She had heard of Daisy’s death from her brother only a few days before, and had felt a pang of regret that she had treated her quite so harshly on the occasion of her visit to her.
“I might, at least, have been civil to her, though it did make me so mad to see her smirking up into my face, with all those diamonds on her, and to know that she was even trying to fool young Allen Browne.”
And then her thoughts went after Bessie, for whom her brother had asked help, saying she was left entirely alone in the world, and was, for aught he knew, a very nice girl.
“It is impossible for me to care for her,” he wrote, “and as my wife paid all the expenses of her sickness in Rome and for bringing the body home, she will do no more. So it rests with you to care for Bessie, I should think you would like some young person with you in your old age.”
“In my old age!” Miss Betsey repeated to herself, as she sat thinking of John’s letter, “Yes, I suppose it has come to that, for I am in my sixties, and the boys call me the old woman when I order them out of the cherry tree, and still I feel almost as young as I did forty years ago when Charlie died. Oh, Charlie, my life would have been so different had you lived;” and in the eyes usually so stern and uncompromising there were great tears, as the lonely woman’s thoughts went back to the long ago, and the awful tragedy which had darkened all her life.

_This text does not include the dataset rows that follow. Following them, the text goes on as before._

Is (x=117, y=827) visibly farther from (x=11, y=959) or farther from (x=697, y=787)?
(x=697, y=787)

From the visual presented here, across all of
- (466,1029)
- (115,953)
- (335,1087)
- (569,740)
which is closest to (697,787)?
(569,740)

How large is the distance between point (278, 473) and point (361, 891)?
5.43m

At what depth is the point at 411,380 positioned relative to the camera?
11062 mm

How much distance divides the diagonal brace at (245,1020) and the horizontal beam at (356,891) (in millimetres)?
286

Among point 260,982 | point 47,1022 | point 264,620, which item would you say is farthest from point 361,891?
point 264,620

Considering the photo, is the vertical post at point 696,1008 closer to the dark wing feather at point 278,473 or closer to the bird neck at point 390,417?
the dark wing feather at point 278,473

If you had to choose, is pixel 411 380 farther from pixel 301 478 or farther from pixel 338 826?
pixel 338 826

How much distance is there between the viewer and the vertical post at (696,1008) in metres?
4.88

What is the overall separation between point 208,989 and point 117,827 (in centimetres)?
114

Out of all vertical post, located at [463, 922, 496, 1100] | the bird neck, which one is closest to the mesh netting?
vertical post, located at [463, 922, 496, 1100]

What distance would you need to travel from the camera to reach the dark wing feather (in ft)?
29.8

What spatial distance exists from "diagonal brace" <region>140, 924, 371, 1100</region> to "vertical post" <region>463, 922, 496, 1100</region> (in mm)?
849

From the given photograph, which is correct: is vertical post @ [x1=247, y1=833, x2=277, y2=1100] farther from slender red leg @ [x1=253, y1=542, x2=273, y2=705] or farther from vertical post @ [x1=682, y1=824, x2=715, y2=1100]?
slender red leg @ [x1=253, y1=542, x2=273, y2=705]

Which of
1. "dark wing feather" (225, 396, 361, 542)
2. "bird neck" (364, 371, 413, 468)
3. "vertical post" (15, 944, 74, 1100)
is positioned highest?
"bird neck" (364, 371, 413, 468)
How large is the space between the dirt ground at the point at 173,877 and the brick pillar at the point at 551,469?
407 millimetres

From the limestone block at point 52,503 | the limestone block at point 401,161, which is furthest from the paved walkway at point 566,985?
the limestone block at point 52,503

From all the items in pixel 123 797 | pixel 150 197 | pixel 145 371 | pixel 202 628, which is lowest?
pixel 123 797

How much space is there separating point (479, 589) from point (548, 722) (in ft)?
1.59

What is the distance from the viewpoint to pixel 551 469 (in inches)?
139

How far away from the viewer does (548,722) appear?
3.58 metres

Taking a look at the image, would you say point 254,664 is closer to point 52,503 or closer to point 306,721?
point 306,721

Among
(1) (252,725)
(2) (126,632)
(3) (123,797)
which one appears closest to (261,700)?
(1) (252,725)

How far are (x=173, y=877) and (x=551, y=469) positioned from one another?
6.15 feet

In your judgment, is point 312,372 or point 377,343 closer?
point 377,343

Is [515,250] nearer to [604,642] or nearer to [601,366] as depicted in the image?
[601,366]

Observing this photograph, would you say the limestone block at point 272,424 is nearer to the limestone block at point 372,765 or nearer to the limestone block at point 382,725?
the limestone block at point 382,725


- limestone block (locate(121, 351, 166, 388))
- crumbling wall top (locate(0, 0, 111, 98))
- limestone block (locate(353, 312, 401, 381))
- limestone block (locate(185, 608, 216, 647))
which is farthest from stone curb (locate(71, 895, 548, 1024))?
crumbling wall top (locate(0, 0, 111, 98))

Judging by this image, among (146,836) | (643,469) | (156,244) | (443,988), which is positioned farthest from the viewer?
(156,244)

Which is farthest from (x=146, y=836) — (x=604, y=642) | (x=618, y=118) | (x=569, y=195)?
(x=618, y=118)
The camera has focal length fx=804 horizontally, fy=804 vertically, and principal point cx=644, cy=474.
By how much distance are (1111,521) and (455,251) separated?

And then it was that, in the midst of her softened mood, a little girlish figure, dressed in black, came up the steps and knocked timidly at the open door. Bessie had left her luggage at the station, and walked to the house which was pointed out to her as Miss McPherson’s by a boy who volunteered to show her the way, and who said to her:
“She’s a queer old cove, and if you don’t mind your p’s and q’s she will take your head off. She’s game, she is.”

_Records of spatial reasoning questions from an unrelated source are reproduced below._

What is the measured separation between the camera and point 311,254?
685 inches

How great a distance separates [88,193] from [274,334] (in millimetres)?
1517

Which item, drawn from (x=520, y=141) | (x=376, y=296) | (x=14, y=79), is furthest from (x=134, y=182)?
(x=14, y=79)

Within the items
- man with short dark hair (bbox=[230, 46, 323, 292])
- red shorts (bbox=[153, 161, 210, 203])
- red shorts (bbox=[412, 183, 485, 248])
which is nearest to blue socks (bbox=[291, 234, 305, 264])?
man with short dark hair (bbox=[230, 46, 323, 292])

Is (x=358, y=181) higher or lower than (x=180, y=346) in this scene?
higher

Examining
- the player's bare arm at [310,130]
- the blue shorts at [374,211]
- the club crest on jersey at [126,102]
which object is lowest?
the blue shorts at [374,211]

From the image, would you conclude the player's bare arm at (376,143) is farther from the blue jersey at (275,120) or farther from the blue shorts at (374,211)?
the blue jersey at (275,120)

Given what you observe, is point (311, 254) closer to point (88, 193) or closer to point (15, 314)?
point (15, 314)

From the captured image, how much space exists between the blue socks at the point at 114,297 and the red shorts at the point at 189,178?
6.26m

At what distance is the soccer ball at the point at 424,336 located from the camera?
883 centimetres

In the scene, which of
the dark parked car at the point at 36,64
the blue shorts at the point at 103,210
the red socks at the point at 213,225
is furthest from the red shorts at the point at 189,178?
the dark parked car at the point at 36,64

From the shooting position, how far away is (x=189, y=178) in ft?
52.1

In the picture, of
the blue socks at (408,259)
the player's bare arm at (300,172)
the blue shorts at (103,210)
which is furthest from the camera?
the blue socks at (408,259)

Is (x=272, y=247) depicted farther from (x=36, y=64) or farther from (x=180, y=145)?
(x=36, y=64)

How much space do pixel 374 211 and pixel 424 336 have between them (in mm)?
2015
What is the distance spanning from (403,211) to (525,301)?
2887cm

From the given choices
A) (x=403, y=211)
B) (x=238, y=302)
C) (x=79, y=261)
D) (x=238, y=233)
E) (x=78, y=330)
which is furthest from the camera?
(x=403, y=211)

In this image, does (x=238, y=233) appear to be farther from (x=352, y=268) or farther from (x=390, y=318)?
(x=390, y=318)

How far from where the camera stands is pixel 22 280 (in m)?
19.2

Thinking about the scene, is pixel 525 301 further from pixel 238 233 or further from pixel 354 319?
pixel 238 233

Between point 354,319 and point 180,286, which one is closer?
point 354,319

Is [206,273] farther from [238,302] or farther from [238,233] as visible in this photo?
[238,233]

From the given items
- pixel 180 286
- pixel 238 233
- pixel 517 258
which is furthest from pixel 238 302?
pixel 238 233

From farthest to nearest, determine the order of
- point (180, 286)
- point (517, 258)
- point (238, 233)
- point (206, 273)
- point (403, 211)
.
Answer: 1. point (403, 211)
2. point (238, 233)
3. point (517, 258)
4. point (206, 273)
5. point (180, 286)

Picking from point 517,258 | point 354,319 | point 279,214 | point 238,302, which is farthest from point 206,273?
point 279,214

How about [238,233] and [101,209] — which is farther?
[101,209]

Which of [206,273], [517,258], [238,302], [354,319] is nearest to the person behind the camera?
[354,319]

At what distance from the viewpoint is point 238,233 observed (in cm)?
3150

This was not very reassuring, and Bessie’s heart beat rapidly as she went up the steps to the door. She saw the square, straight figure in the chair, and was prepared for the quick, sharp “Come in!” which answered her knock.
Adjusting her spectacles to the right focus, Miss Betsey looked up at her visitor in that scrutinizing, inquisitive manner usual with her, and which made Bessie’s knees shake under her as she advanced into the room.

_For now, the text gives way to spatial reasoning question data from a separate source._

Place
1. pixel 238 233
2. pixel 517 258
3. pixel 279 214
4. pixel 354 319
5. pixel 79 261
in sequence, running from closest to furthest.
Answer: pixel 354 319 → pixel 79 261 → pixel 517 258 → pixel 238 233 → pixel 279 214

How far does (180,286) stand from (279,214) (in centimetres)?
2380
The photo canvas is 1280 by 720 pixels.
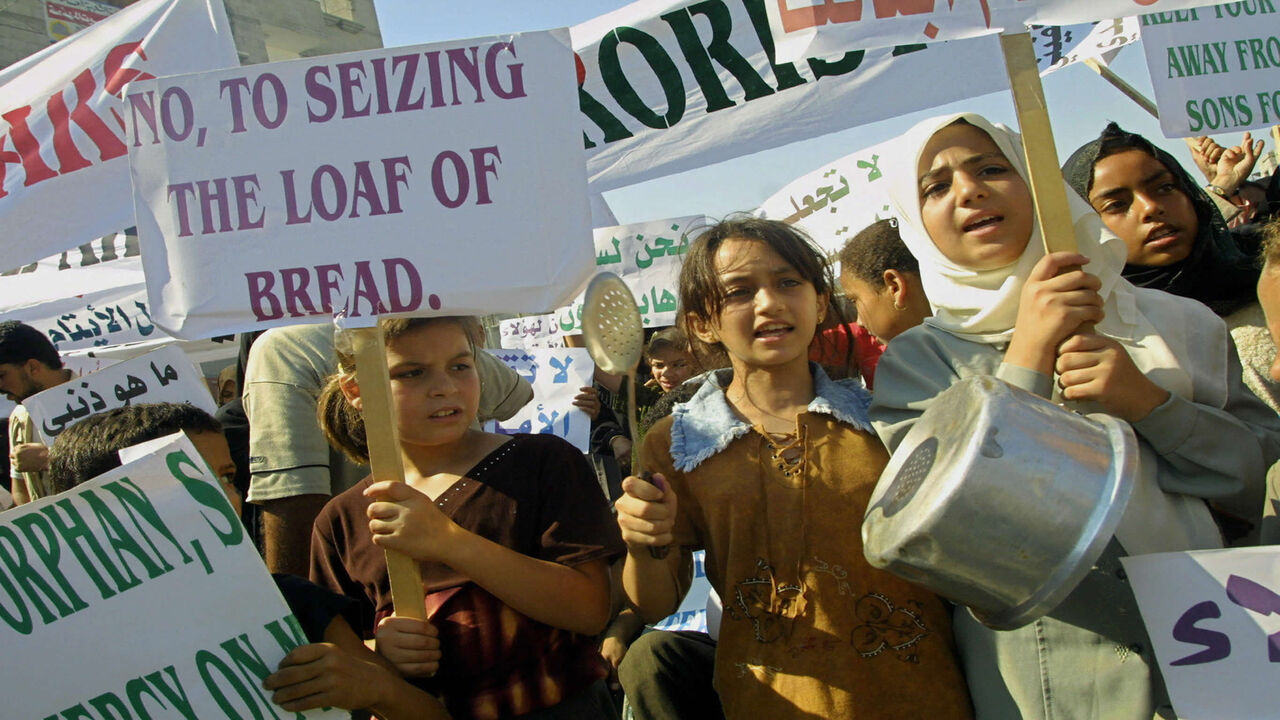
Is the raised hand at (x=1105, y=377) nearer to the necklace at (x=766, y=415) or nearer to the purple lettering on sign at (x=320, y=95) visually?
the necklace at (x=766, y=415)

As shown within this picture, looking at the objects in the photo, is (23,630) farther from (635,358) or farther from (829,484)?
(829,484)

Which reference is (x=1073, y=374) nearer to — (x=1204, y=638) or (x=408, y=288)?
(x=1204, y=638)

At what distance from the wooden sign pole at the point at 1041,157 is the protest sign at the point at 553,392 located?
3190 mm

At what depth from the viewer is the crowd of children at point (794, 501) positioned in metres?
1.67

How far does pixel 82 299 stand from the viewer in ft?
21.0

“Who are you?” the look seemed to say, and without waiting to have it put into words Bessie went straight to the woman, and stretching out her hands said, imploringly:
“Oh, Aunt Betsey, do you remember a little girl who came to you on the Terrace at Aberystwyth years ago? Little Bessie McPherson, to whom you sent a ring? Here it is,” and she pointed to it upon her finger, “and I am she—Bessie, and mother is dead—and I—I am all alone, and I have come to America—to you—not to have you keep me—not to live upon you, but to earn my living—to work for money with which to pay my debts. Two hundred and fifty pounds to Lady Jane for mother’s sickness and burial, and five pounds to Anthony. That is the sum—two hundred and fifty-five pounds. Will you let me stay to-night? Can you find me something to do?”